>> start DATA SHOWN

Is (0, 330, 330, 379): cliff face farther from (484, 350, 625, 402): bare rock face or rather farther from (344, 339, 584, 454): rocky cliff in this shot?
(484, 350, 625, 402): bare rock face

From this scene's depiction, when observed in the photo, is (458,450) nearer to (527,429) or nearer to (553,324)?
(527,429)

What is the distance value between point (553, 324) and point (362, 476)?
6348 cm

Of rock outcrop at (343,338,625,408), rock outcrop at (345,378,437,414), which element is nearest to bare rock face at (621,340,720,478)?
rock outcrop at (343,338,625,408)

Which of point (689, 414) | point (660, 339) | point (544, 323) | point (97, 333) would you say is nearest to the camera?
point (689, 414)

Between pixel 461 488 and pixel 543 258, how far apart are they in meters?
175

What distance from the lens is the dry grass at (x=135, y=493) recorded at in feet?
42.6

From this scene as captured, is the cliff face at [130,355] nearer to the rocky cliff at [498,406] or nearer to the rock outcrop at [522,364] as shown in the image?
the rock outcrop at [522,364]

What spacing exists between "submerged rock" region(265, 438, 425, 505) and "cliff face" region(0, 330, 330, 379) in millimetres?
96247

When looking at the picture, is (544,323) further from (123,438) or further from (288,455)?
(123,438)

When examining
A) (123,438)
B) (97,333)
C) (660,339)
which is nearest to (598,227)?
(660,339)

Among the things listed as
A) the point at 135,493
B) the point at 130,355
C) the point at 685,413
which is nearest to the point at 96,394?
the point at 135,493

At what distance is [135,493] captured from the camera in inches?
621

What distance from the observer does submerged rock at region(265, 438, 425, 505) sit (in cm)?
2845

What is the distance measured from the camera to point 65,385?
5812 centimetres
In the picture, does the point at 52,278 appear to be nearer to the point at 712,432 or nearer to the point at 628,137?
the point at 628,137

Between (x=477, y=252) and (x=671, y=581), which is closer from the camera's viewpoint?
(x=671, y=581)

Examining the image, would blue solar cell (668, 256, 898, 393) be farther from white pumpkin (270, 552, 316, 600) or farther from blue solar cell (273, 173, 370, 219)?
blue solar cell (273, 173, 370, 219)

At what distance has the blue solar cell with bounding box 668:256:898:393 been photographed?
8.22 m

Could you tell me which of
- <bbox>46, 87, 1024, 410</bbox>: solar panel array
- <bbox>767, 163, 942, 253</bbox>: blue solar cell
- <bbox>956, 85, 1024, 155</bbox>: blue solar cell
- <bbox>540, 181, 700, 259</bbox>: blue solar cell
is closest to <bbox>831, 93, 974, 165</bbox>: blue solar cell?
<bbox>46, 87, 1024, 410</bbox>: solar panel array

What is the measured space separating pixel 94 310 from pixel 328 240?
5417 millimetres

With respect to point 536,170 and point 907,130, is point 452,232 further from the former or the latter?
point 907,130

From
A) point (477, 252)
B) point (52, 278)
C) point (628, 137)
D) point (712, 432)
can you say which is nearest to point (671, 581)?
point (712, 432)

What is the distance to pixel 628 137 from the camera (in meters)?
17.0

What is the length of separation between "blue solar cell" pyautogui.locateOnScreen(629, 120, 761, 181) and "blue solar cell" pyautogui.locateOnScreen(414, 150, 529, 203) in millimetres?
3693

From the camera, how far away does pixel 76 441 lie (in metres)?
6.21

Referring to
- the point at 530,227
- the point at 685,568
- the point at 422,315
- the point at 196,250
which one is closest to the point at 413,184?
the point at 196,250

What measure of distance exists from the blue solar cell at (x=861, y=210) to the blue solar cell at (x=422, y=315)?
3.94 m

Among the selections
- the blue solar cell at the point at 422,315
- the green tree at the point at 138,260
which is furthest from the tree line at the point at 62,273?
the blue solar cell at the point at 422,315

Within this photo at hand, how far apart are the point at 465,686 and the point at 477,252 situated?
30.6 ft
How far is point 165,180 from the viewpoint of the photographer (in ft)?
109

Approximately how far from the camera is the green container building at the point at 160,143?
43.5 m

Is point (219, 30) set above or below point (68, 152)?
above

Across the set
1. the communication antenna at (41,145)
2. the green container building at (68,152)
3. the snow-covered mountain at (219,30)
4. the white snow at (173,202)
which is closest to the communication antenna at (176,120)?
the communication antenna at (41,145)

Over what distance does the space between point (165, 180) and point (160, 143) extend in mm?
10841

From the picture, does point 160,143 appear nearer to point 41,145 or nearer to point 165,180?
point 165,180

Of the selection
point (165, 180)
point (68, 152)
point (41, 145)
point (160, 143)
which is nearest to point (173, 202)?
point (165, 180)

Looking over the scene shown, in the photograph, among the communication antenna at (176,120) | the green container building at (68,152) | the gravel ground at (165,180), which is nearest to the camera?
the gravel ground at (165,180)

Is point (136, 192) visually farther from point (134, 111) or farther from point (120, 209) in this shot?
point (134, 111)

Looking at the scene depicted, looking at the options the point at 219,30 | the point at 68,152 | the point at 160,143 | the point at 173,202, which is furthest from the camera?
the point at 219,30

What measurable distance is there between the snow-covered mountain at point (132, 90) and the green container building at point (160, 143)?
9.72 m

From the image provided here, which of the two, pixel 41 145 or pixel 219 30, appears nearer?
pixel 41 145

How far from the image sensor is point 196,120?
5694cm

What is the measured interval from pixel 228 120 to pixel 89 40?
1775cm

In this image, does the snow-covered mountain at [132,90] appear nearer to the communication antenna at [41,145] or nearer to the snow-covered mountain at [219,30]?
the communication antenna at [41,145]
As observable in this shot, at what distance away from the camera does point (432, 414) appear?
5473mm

>> end DATA SHOWN

* **WHAT IS REQUIRED**:
Give back all of the material above, unchanged and line for line.

* **RESPONSE TO THIS EXERCISE**:
Is (0, 330, 330, 379): cliff face farther from (484, 350, 625, 402): bare rock face or rather farther from (344, 339, 584, 454): rocky cliff in this shot?
(484, 350, 625, 402): bare rock face

From this scene's depiction, when observed in the photo, is (458,450) nearer to (527,429) or nearer to (553,324)?
(527,429)

What is the distance value between point (553, 324) and point (362, 476)?
6348 cm

Of rock outcrop at (343,338,625,408), rock outcrop at (345,378,437,414), which element is nearest to bare rock face at (621,340,720,478)?
rock outcrop at (343,338,625,408)

Which of point (689, 414) | point (660, 339) | point (544, 323) | point (97, 333) would you say is nearest to the camera?
point (689, 414)

Between pixel 461 488 and pixel 543 258, how far apart are they in meters?
175

What distance from the lens is the dry grass at (x=135, y=493) recorded at in feet?
42.6

From this scene as captured, is the cliff face at [130,355] nearer to the rocky cliff at [498,406] or nearer to the rock outcrop at [522,364] as shown in the image?
the rock outcrop at [522,364]

What spacing exists between "submerged rock" region(265, 438, 425, 505) and "cliff face" region(0, 330, 330, 379) in millimetres?
96247

When looking at the picture, is (544,323) further from (123,438) or further from (288,455)?
(123,438)

When examining
A) (123,438)
B) (97,333)
C) (660,339)
which is nearest to (598,227)?
(660,339)

Among the things listed as
A) the point at 135,493
B) the point at 130,355
C) the point at 685,413
which is nearest to the point at 96,394?
the point at 135,493

At what distance is [135,493] captured from the camera in inches?
621

What distance from the observer does submerged rock at region(265, 438, 425, 505) sit (in cm)?
2845

What is the distance measured from the camera to point 65,385?
5812 centimetres
In the picture, does the point at 52,278 appear to be nearer to the point at 712,432 or nearer to the point at 628,137?
the point at 628,137

Between (x=477, y=252) and (x=671, y=581), which is closer from the camera's viewpoint?
(x=671, y=581)

Examining the image, would blue solar cell (668, 256, 898, 393) be farther from white pumpkin (270, 552, 316, 600) or farther from blue solar cell (273, 173, 370, 219)?
blue solar cell (273, 173, 370, 219)

At what distance has the blue solar cell with bounding box 668:256:898:393 been photographed?
8.22 m

Could you tell me which of
- <bbox>46, 87, 1024, 410</bbox>: solar panel array
- <bbox>767, 163, 942, 253</bbox>: blue solar cell
- <bbox>956, 85, 1024, 155</bbox>: blue solar cell
- <bbox>540, 181, 700, 259</bbox>: blue solar cell
is closest to <bbox>831, 93, 974, 165</bbox>: blue solar cell?
<bbox>46, 87, 1024, 410</bbox>: solar panel array

What is the measured space separating pixel 94 310 from pixel 328 240?
5417 millimetres

With respect to point 536,170 and point 907,130, is point 452,232 further from the former or the latter?
point 907,130

From
A) point (477, 252)
B) point (52, 278)
C) point (628, 137)
D) point (712, 432)
can you say which is nearest to point (671, 581)?
point (712, 432)

What is the distance to pixel 628 137 from the camera (in meters)?
17.0

What is the length of separation between "blue solar cell" pyautogui.locateOnScreen(629, 120, 761, 181) and "blue solar cell" pyautogui.locateOnScreen(414, 150, 529, 203) in millimetres?
3693

From the camera, how far away does pixel 76 441 lie (in metres)?
6.21

Referring to
- the point at 530,227
- the point at 685,568
- the point at 422,315
- the point at 196,250
which one is closest to the point at 413,184?
the point at 196,250

What measure of distance exists from the blue solar cell at (x=861, y=210) to the blue solar cell at (x=422, y=315)?
3.94 m

Among the selections
- the blue solar cell at the point at 422,315
- the green tree at the point at 138,260
which is furthest from the tree line at the point at 62,273?
the blue solar cell at the point at 422,315

Within this photo at hand, how far apart are the point at 465,686 and the point at 477,252 situated?
30.6 ft
How far is point 165,180 from the viewpoint of the photographer (in ft)?
109

Approximately how far from the camera is the green container building at the point at 160,143?
43.5 m

Is point (219, 30) set above or below point (68, 152)?
above

Across the set
1. the communication antenna at (41,145)
2. the green container building at (68,152)
3. the snow-covered mountain at (219,30)
4. the white snow at (173,202)
which is closest to the communication antenna at (176,120)?
the communication antenna at (41,145)

Over what distance does the space between point (165, 180) and point (160, 143) extend in mm?
10841

From the picture, does point 160,143 appear nearer to point 41,145 or nearer to point 165,180?
point 165,180

Of the selection
point (165, 180)
point (68, 152)
point (41, 145)
point (160, 143)
which is nearest to point (173, 202)?
point (165, 180)

Looking over the scene shown, in the photograph, among the communication antenna at (176,120) | the green container building at (68,152) | the gravel ground at (165,180), which is nearest to the camera?
the gravel ground at (165,180)

Is point (136, 192) visually farther from point (134, 111) or farther from point (120, 209) in this shot?
point (134, 111)

Looking at the scene depicted, looking at the options the point at 219,30 | the point at 68,152 | the point at 160,143 | the point at 173,202, which is furthest from the camera?
the point at 219,30

What measurable distance is there between the snow-covered mountain at point (132, 90) and the green container building at point (160, 143)?
9.72 m

From the image provided here, which of the two, pixel 41 145 or pixel 219 30, appears nearer?
pixel 41 145

How far from the image sensor is point 196,120?
5694cm

What is the measured interval from pixel 228 120 to pixel 89 40?
1775cm

In this image, does the snow-covered mountain at [132,90] appear nearer to the communication antenna at [41,145] or nearer to the snow-covered mountain at [219,30]?
the communication antenna at [41,145]
As observable in this shot, at what distance away from the camera does point (432, 414) appear?
5473mm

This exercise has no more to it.